• **Goal of the exercise**
The records are to be repeated exactly, and any images in them are to be dropped.

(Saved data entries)
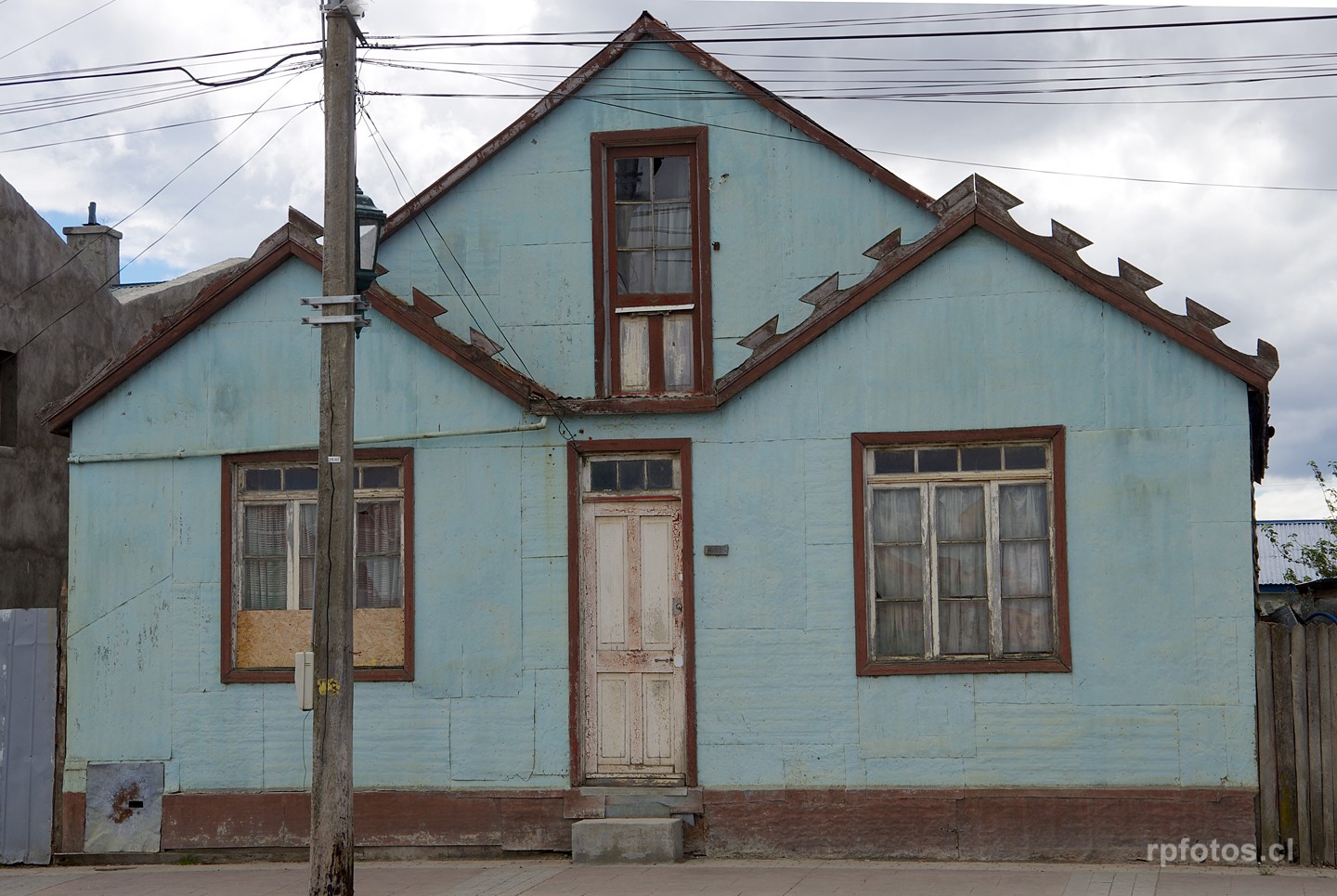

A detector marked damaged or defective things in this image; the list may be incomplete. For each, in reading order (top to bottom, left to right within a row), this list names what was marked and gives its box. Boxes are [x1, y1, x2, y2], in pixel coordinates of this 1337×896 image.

rusted roof trim [384, 12, 928, 236]
rusted roof trim [42, 208, 553, 435]
rusted roof trim [717, 173, 1278, 403]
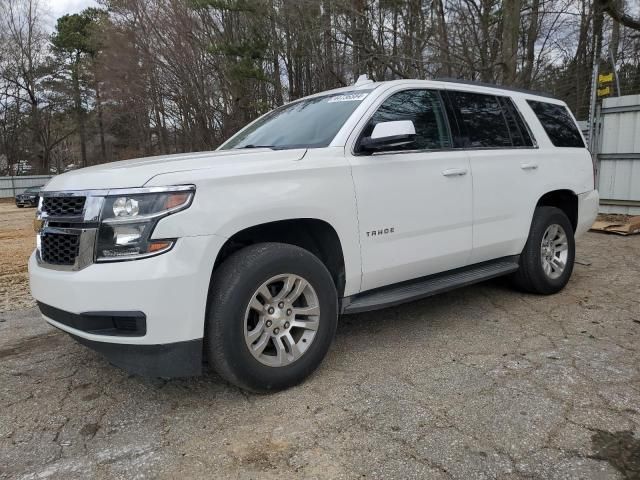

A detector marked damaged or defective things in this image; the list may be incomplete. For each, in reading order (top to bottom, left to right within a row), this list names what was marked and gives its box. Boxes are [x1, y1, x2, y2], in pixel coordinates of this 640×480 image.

cracked asphalt pavement [1, 231, 640, 478]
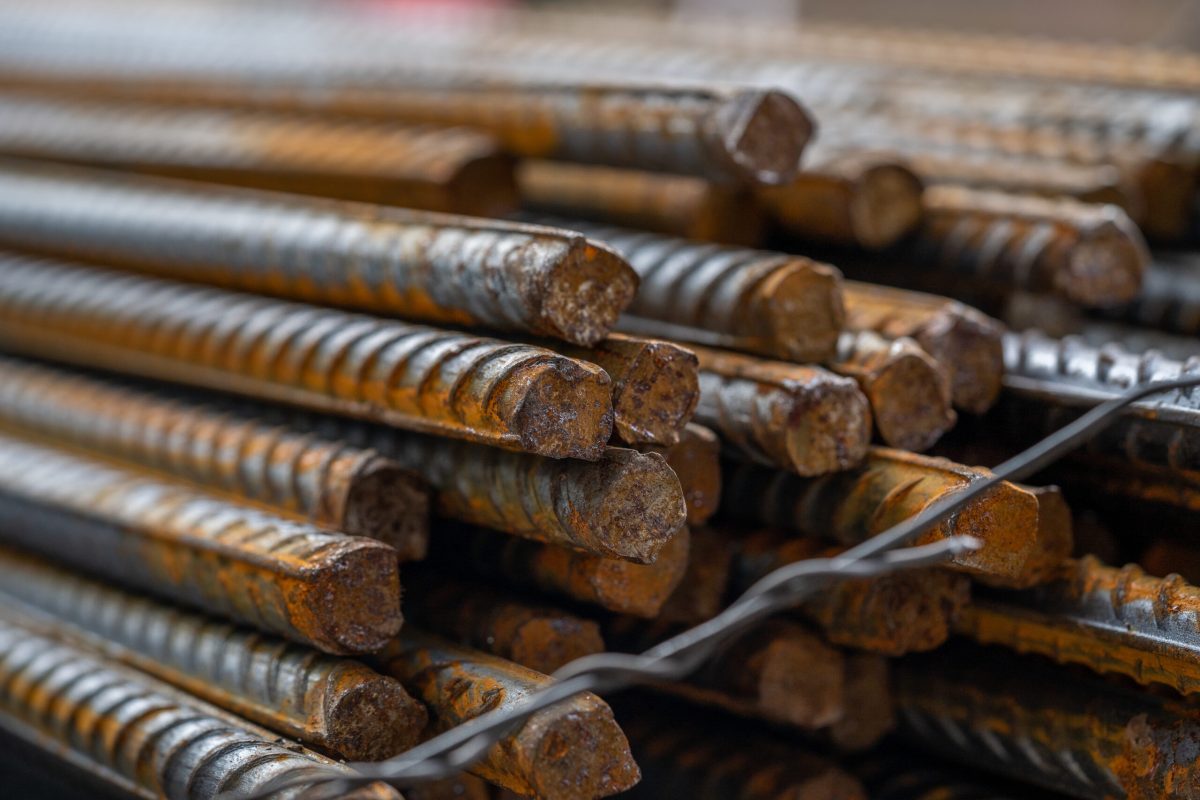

• **Worked solution**
A detector marked damaged or defective things in this image; the list may be incomplete. For each, in reading order (top to bottom, left to right within a row), this list names what was marked and gives its box. Boxes are [x1, y1, x2, y2], in pixel coordinates of this 1337×896 image.

rusted roof trim [384, 12, 928, 236]
rusted roof trim [42, 208, 553, 435]
rusted roof trim [717, 173, 1278, 403]

A detector marked damaged or defective things in this image; the list may be incomplete. For each, in reading order (top to bottom, left to right within a row), this list names what was marked and gives its box. Boxes are [x1, y1, x2, y2], in pixel coordinates of this 640×480 image.

cracked asphalt pavement [1, 231, 640, 478]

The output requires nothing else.